Creating a montage of images is another approach to solving the problem of decreased resolution. “A montage of images has much better fine vascular resolution than fluorescein angiography (FA) images or large single-acquisition images,” Dr. Waheed said.

She and her colleagues have combined both methods for addressing losses in resolution.

“We used a higher speed SS-OCT machine and obtained five 12-mm x 12-mm OCTA scans and montaged them together into a single larger scan,” Dr. Waheed said. “This enabled us to see vascular dropout or early neovascularization much faster than they could be seen in a standard 3-mm x 3-mm or 6-mm x 6-mm scan,” Dr. Waheed explained.

This high level of resolution allows quantification of areas of non-perfusion or ischemia, she added.
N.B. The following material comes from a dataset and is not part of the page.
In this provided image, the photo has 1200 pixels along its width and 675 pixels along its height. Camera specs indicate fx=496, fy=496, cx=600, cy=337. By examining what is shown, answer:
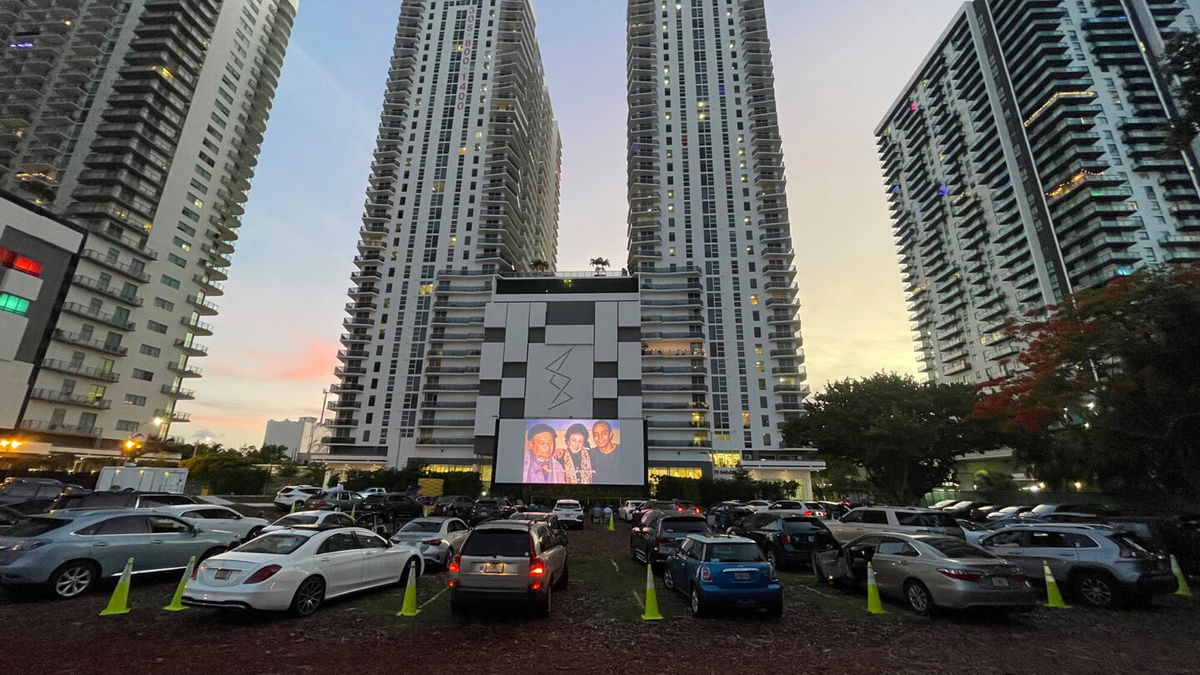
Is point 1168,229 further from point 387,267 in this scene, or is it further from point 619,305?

The areas of resolution then can be seen to match up well with the level of retinopathy.



Ultrawide field FA

Another available technology that fills the need for more extensive views in the eye is ultrawide FA. A comparison of SS-OCT images that were montaged into a larger image and images obtained using ultrawide FA showed that the former had better resolution than the latter. However, the SS-OCT images do not capture as extensive a view as the ultrawide FA when the images are montaged, Dr. Waheen reported.

“Imaging could theoretically go much further out to the equator or beyond,” Dr. Waheed explained. “However, as the field becomes increasingly wider, the problem that arises is that a spherical surface is attempting to be represented as a flat surface. We know from cartography that this leads to a great deal of distortion, especially in the peripheral areas where structures seem to occupy a larger area than they truly occupy.”

Dr. Waheed and colleagues, in collaboration with Ruikan (Ricky) Wang, PhD, director, Biophotonics and Imaging Laboratory, Department of Bioengineering, University of Washington, Seattle, have attempted to correct for this peripheral distortion that appears when montaging images to obtain a wider field of view.

“The distortion can be corrected by displaying the image as a virtual three-dimensional projection or as a flat corrected image,” Dr. Waheed said, noting that after the correction software is applied, the areas of non-perfusion in the periphery appear much smaller than in the uncorrected image.



How much correction?

The question then arises about how much correction actually occurs?

In the macula, there is not much difference, but going past the macular arcades, there is “quite a significant difference,” Dr. Waheed emphasized. She and her colleagues found differences ranging from 12% to 20% in the areas outside the macula in the montaged images.

After the distortion is corrected in the ultrawide FA images, various factors, such as vessel density and vessel complexity, can be quantified. “This is increasingly important in patients with retinal vascular diseases, and when conducting clinical trials or providing clinical care for these patients with retinal vascular diseases,” Dr. Waheed added.

“Most commercially available OCT and OCTA devices can provide widefield OCTA through a combination of faster speeds, tracking, and the ability to montage images,” Dr. Waheed concluded. “In the future, this may revolutionize our ability to assess and quantify retinal vascular disease either in the clinical setting or in a clinical trial to evaluate the efficacy of certain drugs.”

Nadia Khalida Waheed, MD, MPH

e. nadiakwaheed@gmail.com

This article was adapted from a presentation that Dr. Waheed delivered at the Retina Subspecialty Day held prior to the 2017 American Academy of Ophthalmology meeting. Dr. Waheed is a consultant for Optovue, Karl Zeiss, and Carl Zeiss Meditec and has done contracted research for Topcon, Nidek, and Heidelberg Engineering.